Erstens erklären wir, dass wir uns dem ersten Wertesystem verpflichtet fühlen, demjenigen, das schwer greifbar, abstrakt und wenig gewinnbringend ist. Wir glauben an den moralischen Code, den man gewöhnlich Gott nennt (und meine atheistischen Freunde, die diesen Brief unterschrieben haben, müssen mir da verzeihen - wir glauben alle an Gott, den wirklichen, nicht den der Rabbiner und Ayatollahs). Wir glauben, dass ein Stammescodex keinen Platz hat, dass er einfach nur einen Götzendienst tarnen soll, und zwar einen, mit dem man nichts zu tun haben sollten. Wer solchem Götzendienst zur Macht verhilft, wird am Ende selbst zum Brandopfer.
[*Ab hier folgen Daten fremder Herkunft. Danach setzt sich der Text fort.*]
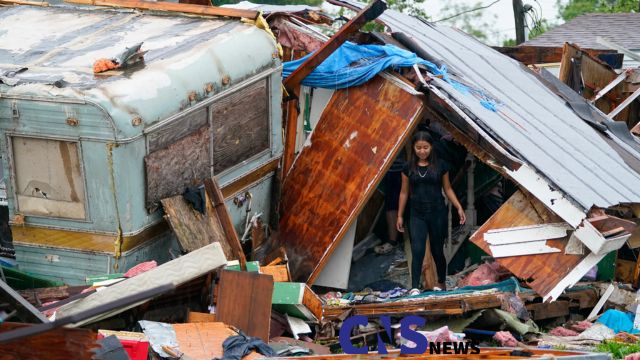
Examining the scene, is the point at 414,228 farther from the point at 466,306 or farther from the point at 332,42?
the point at 332,42

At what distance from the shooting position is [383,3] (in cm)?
1145

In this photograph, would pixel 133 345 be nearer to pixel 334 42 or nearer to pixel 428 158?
pixel 428 158

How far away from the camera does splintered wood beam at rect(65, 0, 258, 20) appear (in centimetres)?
1152

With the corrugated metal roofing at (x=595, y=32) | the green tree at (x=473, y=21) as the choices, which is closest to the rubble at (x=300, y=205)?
the corrugated metal roofing at (x=595, y=32)

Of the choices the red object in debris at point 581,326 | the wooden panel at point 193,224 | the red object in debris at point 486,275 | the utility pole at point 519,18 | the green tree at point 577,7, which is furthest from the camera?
the green tree at point 577,7

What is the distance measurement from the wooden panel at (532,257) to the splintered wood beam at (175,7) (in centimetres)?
323

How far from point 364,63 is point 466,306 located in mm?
3202

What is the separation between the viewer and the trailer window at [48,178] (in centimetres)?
941

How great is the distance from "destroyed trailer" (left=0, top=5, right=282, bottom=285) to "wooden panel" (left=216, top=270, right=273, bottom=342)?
105 centimetres

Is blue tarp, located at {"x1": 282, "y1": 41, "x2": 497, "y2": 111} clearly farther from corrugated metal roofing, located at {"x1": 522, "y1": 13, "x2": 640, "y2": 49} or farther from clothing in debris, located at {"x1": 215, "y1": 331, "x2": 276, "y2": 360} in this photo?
corrugated metal roofing, located at {"x1": 522, "y1": 13, "x2": 640, "y2": 49}

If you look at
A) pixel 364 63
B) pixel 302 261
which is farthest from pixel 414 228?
pixel 364 63

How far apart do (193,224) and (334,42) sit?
2905mm

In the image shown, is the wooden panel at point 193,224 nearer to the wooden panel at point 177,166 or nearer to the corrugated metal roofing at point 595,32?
the wooden panel at point 177,166
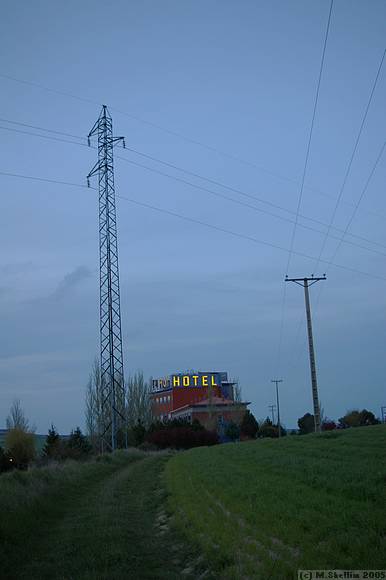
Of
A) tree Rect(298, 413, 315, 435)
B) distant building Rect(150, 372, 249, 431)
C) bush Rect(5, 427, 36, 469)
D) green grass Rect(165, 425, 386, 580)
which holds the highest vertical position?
distant building Rect(150, 372, 249, 431)

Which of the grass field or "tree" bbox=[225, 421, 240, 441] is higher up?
"tree" bbox=[225, 421, 240, 441]

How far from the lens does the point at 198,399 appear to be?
134m

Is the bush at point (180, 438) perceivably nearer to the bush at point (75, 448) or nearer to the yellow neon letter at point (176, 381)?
the bush at point (75, 448)

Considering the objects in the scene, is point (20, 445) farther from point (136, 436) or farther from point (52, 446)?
point (136, 436)

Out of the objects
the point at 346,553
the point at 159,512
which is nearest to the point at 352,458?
the point at 159,512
Zweitens ist es ein Versuch, für den wir uns (zusammen mit anderen Gruppen, die noch mehr verachtet und schikaniert werden als wir) mit unserer konkreten, leiblichen Existenz einsetzen, den nächsten Krieg zu verhindern. Den unnötigsten, idiotischsten, brutalsten und unmoralischsten Krieg in der Geschichte Israels.

Wir sind der junge Chinese, der sich dem Panzer in den Weg gestellt hat. Und du? Wenn du nirgends zu sehen bist, sitzt du vermutlich selbst im Panzer und weist den Fahrer an.